# *[Using AutoML as a start point]*

**Author:** [Marco Bertani-Økland](https://github.com/mbertani)

**Achievement:** Illustrate the use of AutoML as a starting point to explore different algorithms.

## Introduction

This notebook is based on [https://supervised.mljar.com/](https://supervised.mljar.com/).

Run the notebook and check the results produced under the folder `results_diabetes`. 

Requirements:

1. You must run `make venv` to verify that all packages are installed.
2. You must have downloaded the [diabetes dataset](https://www.kaggle.com/datasets/alexteboul/diabetes-health-indicators-dataset) into the folder `NBD_22_workshop`.
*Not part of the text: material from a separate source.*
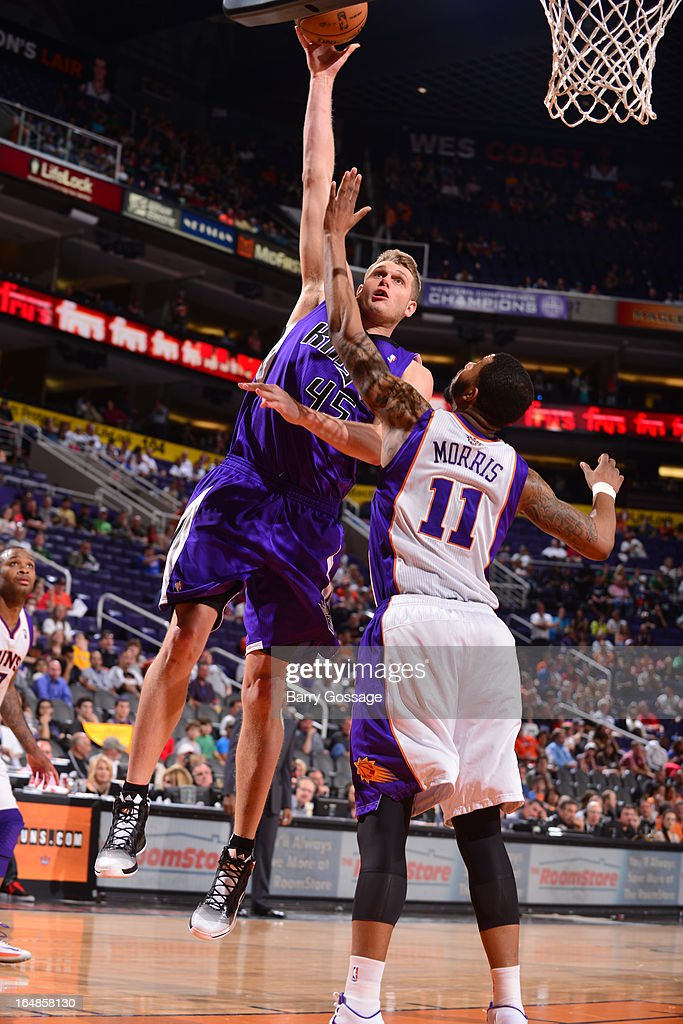 Cole Aldrich #45 of the Sacramento Kings shoots over Markieff Morris #11 of the Phoenix Suns on March 28, 2013 at U.S. Airways Center in Phoenix, Arizona.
# Reproducibility and code formatting

In [1]:
# To watermark the environment
%load_ext watermark

# For automatic code formatting in jupyter lab.
%load_ext lab_black

# For automatic code formatting in jupyter notebook
%load_ext nb_black

# For better logging
%load_ext rich

# Analysis

In [2]:
# Imports
# -------

# System
import sys

# Logging
import logging

# Rich logging in jupyter
from rich.logging import RichHandler

FORMAT = "%(message)s"
logging.basicConfig(
    level="INFO", format=FORMAT, datefmt="[%X]", handlers=[RichHandler()]
)

log = logging.getLogger("rich")

# Nice logging example:
# log.error("[bold red blink]Server is shutting down![/]", extra={"markup": True})


# Other packages
import pandas as pd
from sklearn.model_selection import train_test_split
from supervised.automl import AutoML
from sklearn.metrics import accuracy_score

RANDOM_SEED = 42

In [3]:
# Let's load the training dataset
datapath = "../data/train/diabetes_binary_train.csv.zip"
df = pd.read_csv(datapath, compression="zip")

In [4]:
# Then we create the list of columns we will use for training
target_column = "Diabetes_binary"
train_columns = list(df.columns)
train_columns.remove(target_column)

X_train, X_valid, y_train, y_valid = train_test_split(
    df[train_columns], df[target_column], test_size=0.2, random_state=RANDOM_SEED
)

Using the AutoML package, we configure it for binary classification. The package has several [modes](https://supervised.mljar.com/features/modes/), and we use `Perform` for real life scenarios. We chose some [algorithms](https://supervised.mljar.com/features/algorithms/) to start with, but have a look at the list of available ones, if you want to experiment with others (beware: no all can be used for the binary classification setup).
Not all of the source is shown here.